Im Innenraum des Kastens (1) sind in einem definierten Abstand
die beiden Scharnierflügel des Kastens (5) und (5') derart angeordnet,
dass beide Scharnierflügel des Kastens (5) und (5') in das Türelement
(2) hineinragen, wenn das Türelement (2) funktionsgerecht auf
die Öffnung (8) des Kastens (1) aufgesetzt ist.
Dabei befindet sich die Verriegelungseinheit (17) im geschlossenen
Zustand, sodass der Riegel (15) in das Schließblech (16) eingreift.
Die Scharnierelemente des Kastens (5) und (5') und
der Tür (4) und (4') bilden ein Scharnier (6) und ein
weiteres Scharnier (6'). Die Scharnierflügel des Kastens (5) und
(5') sind derart zu den Scharnierflügeln des Türelementes (4)

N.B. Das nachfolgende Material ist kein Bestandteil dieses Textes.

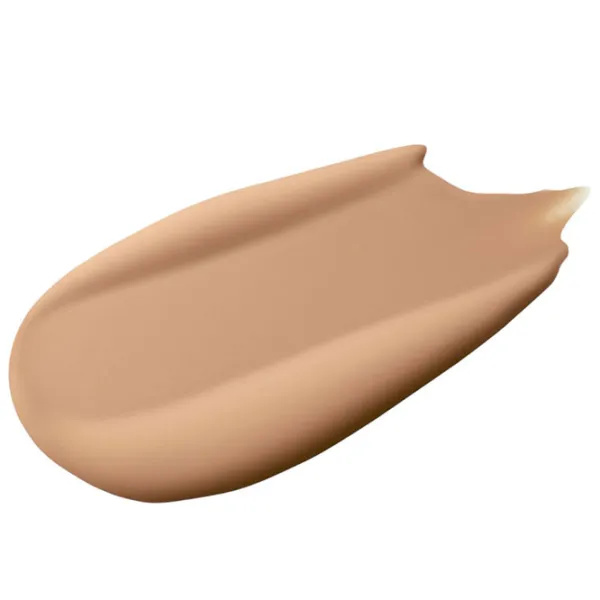 Fond de ten MAC Studio radiance 30 ml / Beige photo 2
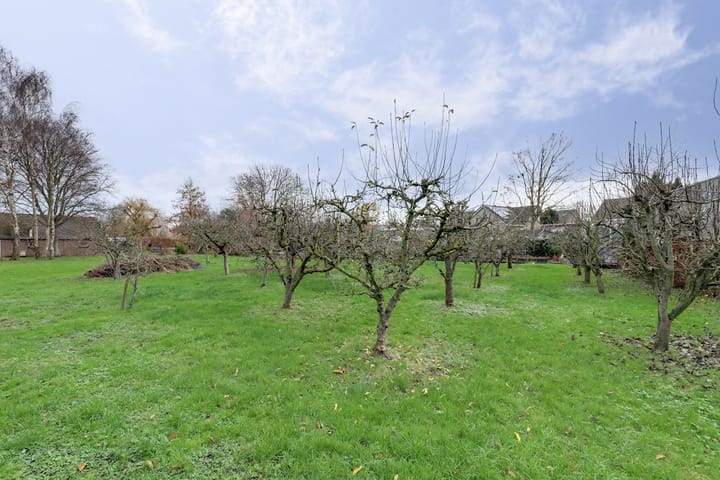 Foto 67 van Lekdijk 153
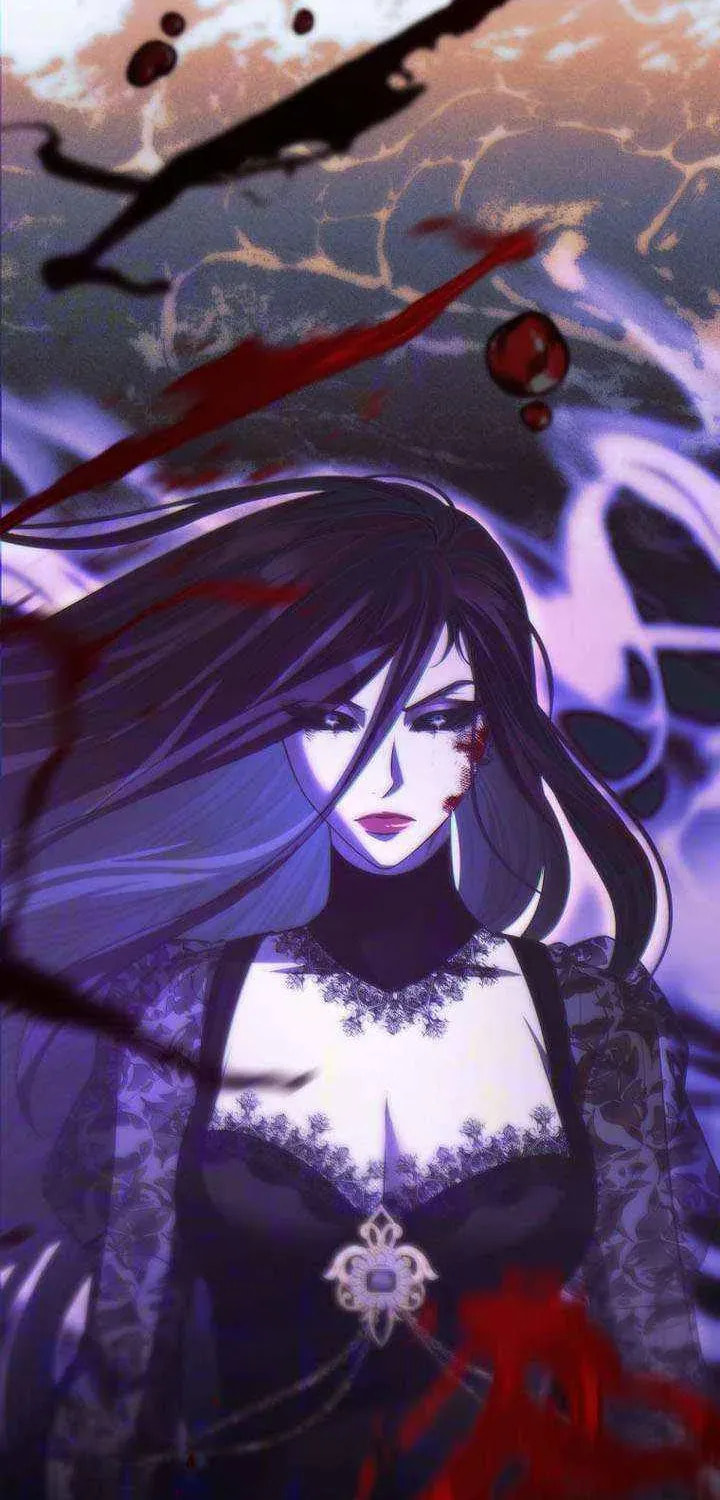 Margrave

und (4') angeordnet, dass der Scharnierstift (3) von außen durch
die Ausnehmung (14) in die Scharnierflügel funktionssicher einsetzbar ist.
Der Scharnierstift (3) wird so weit eingesetzt, bis er an einer Sperre
(20) anstößt, die durch die untere Umkantung (18) oder die Entnahmekuppe
(9) gebildet wird. In dieser Anordnung ist das Scharnier (6) durch
die umlaufende Umkantung (7) vollständig verdeckt. Bezüglich der oberen
Umkantung (19) und der unteren Umkantung (18), separat betrachtet,
liegt nur eine teilweise Verdeckung vor.
II stellt die Entnahmekuppe (9)
dar, die eine Entnahmesicherung (10) besitzt. Die Entnahmesicherung (10)
weist eine Form auf, die es nur zur Montage berechtigten Personen gestattet, den
Scharnierstift (3) mittels eines speziellen Werkzeugs zu entfernen.
Die III zeigt die Anordnung einer Kastenanlage
(21), bei der die Entnahmekuppe (9) durch eine Blende (22)
verdeckt ist. Die Blende (22) dient in dieser Ausführungsform als Abschlussblende.
IV zeigt eine weitere Anordnung der Kastenanlage
(21), bei der die Sicherung des Scharnierstiftes (3) des Türelementes
(2), dessen Entnahmekuppe (9) nicht durch die Blende (22)
verdeckt ist, dadurch gewährleistet wird, dass das oberhalb des Türelementes (2)
anliegende weitere Türelement (2') die Entnahmekuppe verdeckt.